-- EXCERPT PROVIDED --

-- Begin --

As far back as the days of al Qaeda in Iraq and its predecessor, Jamaat Tawheed wa al-Jihad, founded by Abu Musab al-Zarqawi, militancy has had a presence in Anbar province -- and indeed in Mosul. During the Iraq War, the U.S. military considered Mosul one of the key gateways for foreign al Qaeda in Iraq fighters to enter the country. ISIL operations in Mosul and the wider Nineveh Province are unsurprising. What is surprising is the degree of success that ISIL has managed to achieve in its latest offensive in the region".
: Global Intelligence, "Worsening Violence in Iraq Threatens Regional Security".
12 June 2014, in www.stratfor.com
"The US is examining air strikes and other forms of direct military action against the jihadists who have taken control of a large area of northern Iraq but the White House remains deeply reluctant to involve itself again in the country’s conflicts.
The Obama administration has received requests from the Iraqi government since the end of last year to use air power against extremist groups in the north. That pressure has become more urgent since the capture on Tuesday of Mosul, the country’s second-largest city, say current and former US officials.
However, although the administration has indicated it will accelerate the sale of arms to Iraq, it has not yet decided to get directly involved in the conflict with the Islamic State of Iraq and the Levant, the al-Qaeda splinter group known as Isis" .

-- End --

-- YOUR TASKS --
1. In the excerpt on the 2014 militant advance in Iraq, what did the U.S. military consider Mosul to be during the Iraq War?
2. Extend the excerpt on the 2014 militant advance in Iraq with a few sentences that pick up after its final line.

-- DATA LINES --
-- Begin --

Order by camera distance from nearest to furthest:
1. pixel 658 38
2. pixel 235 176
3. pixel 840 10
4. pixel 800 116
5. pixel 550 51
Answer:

-- End --

-- EXPECTED RESPONSES --
1. One of the key gateways for foreign al Qaeda in Iraq fighters to enter the country.

2.
Geoff Dyer, "Isis drags US back to where Washington fears to tread". The Financial Times
12 June 2014, in www.ft.com
The downfall of Mosul in a lightning attack by the "Islamic State in Iraq and the
Levant" otherwise known as 'ISIS' is both surprising and alarming. That an ultra-extreme
Sunni group of out and out terrorists have managed to attack and take Iraq's second largest
city without almost any opposition by the nominal Iraqi army seems to indicate the pitfalls post-facto
to the 'decent interval' American strategy towards Iraq since 2009. Which is not to have any nostalgia for the endemic idiocy which caused the United States to invade Iraq in 2003 in the first place. Merely that having invaded and overthrown the Saddam Hussein regime, the Americans did indeed to a degree 'reap the whirlwind' by not ensuring that either a sufficiently strong regime remained on the ground once they decided to withdraw or conversely ensure that a trip-wire American presence remained 'in country'. Of course, both the former and the latter are in retrospect easier said then done. The egregious Maliki government, which being au fond
, a junior ally of the regime of Mullahs in Persia, was hardily enthusiastic about a continuing American presence. Nor did the fact that Maliki has insisted on governing as not a national Iraqi leader but a sectarian and partisan Shiite and pro-Persian one make matters any better. Indeed there would have been and in indeed would be something quite absurd in having American forces prop-up a irresponsible, pro-Persian, sectarian Shiite regime in Baghdad. While the American, neo-conservative commentator, Mr. Max Boot's own prior history on the subject of Iraq is riddled with errata
to numerous to speak of, his comments to-day point up to an obvious fact: that the Maliki government must go 1.
That aside from perhaps air strikes (which may result in horrific civilian deaths) on ISIS forces, there does not appear to be much that the Americans can do at this stage:
"Maliki has presided over the disintegration of Iraq. He doesn’t deserve a third term. The country desperately needs a new leader. Until a change of leadership happens, there is little point in sending more U.S. aid which, if Mosul is anything to go by, is likely to wind up arming the insurgents 2."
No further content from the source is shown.